The world will have to wait more than half a year to learn whether the phrase “I ? Boobies” on a cancer-awareness wristband is constitutionally protected speech in a public middle school.

In an unusual move, the Third Circuit U.S. Court of Appeals has set the case of B.H. v. Easton Area School District for re-argument before the entire complement of judges in the Philadelphia-based circuit. The hearing was calendared for Feb. 20, 2013.

The move is unorthodox because the case was argued — but not yet decided — in front of a panel of three circuit judges in April. Normally, a case is not heard by the full court until a panel has issued its ruling — and even then, a so-called “en banc” hearing is exceptionally rare.

The case involves two Pennsylvania middle-school students who were placed on in-school suspension after wearing the cancer-awareness bracelets in violation of a district ban. The district claims the phrase is “lewd” and “vulgar,” and therefore is unprotected by the First Amendment on the premises of a public school.
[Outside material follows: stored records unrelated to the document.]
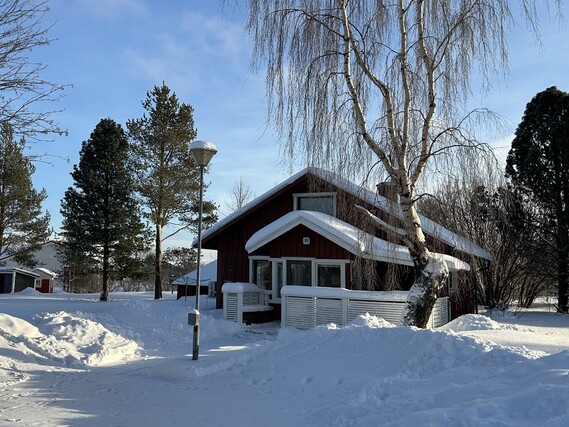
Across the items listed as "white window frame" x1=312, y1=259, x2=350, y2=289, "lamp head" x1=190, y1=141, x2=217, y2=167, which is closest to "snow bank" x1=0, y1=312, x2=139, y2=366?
"lamp head" x1=190, y1=141, x2=217, y2=167

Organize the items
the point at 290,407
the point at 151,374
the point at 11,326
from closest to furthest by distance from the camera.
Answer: the point at 290,407, the point at 151,374, the point at 11,326

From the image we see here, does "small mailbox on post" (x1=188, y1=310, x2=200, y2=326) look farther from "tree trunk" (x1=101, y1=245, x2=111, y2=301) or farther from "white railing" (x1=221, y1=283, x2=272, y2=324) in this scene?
"tree trunk" (x1=101, y1=245, x2=111, y2=301)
The bracelets are distributed by a national cancer charity, Keep A Breast Foundation, and their eye-catching slogan has been a source of repeated litigation as schools seek to prohibit students from displaying the phrase.

In an April 2011 ruling, a U.S. district judge sided with the Pennsylvania students and found the message to be constitutionally protected. The court ruled that a reference to breasts was not vulgar or lewd when used in the context of breast cancer. The school district appealed.

During oral arguments in April of this year, members of the three-judge appellate panel expressed skepticism that a school could be constrained from banning a word that some adolescents might interpret as sexually suggestive.

While the panel seemed inclined to reverse the district court’s ruling in favor of the students, the Third Circuit as a whole has been one of the most receptive to the First Amendment claims of young people. The fact that the case was taken up by the full circuit may indicate — and no reason was announced, so this is only an inference — that a draft opinion from the panel reached other circuit judges, who disagreed strongly enough to seek a rehearing.

The Third Circuit sets binding legal precedent for federal district courts in Pennsylvania, New Jersey and Delaware.